1. Mail your Luggage. “There are two types of luggage,” says Greenberg. “Carry-on and lost.” Shipping luggage in advance may cost extra, but it is more than made up in time saved dragging luggage through airports, checking in bags, and retrieving bags at the destination. “I save 2 to 2 1⁄2 hours by doing this,” Greenberg claims.
2. Undress for Success. “Put everything metallic in zip lock plastic bags and put them in your carry-on,” Greenberg says. “Once you’re through security you can pull everything out you need and you’ll save five minutes. Then think about how much time you would save if everyone did that.”
3. Cover Yourself. Book additional or back-up reservations. With the number of flights that get canceled or delayed, “I would be a dead man if I did otherwise,” says Greenberg.

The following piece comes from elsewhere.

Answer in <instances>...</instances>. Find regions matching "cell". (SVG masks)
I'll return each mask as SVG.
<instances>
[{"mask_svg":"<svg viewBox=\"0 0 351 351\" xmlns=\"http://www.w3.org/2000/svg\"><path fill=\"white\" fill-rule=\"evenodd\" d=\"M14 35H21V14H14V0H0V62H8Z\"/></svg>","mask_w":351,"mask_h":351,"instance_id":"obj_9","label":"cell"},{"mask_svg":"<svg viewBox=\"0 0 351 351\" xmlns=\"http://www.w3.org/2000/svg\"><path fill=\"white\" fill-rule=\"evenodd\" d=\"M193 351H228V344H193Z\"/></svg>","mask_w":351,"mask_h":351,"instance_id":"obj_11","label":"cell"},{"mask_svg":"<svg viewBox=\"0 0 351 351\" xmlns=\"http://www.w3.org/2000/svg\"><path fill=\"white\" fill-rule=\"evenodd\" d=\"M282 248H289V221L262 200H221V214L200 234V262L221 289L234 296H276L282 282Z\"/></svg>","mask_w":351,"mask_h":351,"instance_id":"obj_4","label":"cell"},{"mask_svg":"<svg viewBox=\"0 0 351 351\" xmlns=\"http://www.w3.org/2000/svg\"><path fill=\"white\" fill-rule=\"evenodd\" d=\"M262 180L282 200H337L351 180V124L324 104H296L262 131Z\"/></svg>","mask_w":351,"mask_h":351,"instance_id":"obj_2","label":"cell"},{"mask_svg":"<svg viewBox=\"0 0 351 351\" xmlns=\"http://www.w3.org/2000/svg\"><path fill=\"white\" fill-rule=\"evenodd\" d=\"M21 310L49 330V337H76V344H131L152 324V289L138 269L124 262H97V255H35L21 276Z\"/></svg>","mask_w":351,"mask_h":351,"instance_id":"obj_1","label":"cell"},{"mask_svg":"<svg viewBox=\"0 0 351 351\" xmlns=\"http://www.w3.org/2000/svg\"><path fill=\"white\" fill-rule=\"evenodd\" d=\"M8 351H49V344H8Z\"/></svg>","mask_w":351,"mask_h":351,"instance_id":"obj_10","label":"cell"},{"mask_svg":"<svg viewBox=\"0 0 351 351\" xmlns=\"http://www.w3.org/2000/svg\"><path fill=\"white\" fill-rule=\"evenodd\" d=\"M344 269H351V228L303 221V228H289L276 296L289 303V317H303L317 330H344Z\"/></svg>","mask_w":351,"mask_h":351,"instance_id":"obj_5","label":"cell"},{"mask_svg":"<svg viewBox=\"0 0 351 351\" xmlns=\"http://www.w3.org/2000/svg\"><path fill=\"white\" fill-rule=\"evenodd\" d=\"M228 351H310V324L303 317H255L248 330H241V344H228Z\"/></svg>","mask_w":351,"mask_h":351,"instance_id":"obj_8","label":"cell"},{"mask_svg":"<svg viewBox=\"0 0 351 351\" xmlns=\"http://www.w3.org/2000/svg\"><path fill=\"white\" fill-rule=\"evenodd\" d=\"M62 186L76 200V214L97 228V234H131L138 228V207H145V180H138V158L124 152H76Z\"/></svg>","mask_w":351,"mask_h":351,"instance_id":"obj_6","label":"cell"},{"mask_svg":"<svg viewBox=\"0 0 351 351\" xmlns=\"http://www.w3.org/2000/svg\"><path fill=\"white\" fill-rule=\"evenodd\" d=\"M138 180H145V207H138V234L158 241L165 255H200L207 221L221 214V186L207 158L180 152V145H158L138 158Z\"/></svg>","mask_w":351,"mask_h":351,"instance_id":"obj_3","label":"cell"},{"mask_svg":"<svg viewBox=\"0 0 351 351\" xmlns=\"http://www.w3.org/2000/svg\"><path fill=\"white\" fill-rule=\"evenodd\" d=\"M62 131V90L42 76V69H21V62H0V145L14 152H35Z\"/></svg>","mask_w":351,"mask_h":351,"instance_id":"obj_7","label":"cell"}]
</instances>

4. Airport Signs Lie. “If an arrival board at an airport had a listing for the Titanic, it would say ‘on time,’” says Greenberg. So when he gets to an airport, he looks at a departure board to check out the gate for his scheduled flight, ignores the rest of the information, then checks out the arrival board to see what’s scheduled to arrive at that gate. “If there’s nothing scheduled for the rest of the day, you know there’s trouble,” he says. So he avoids the hassle and disappointment of hanging around a gate waiting for a flight that will never come, and instead tries to keep his options open, which could include “going to the ticket counter and finding an alternative flight.”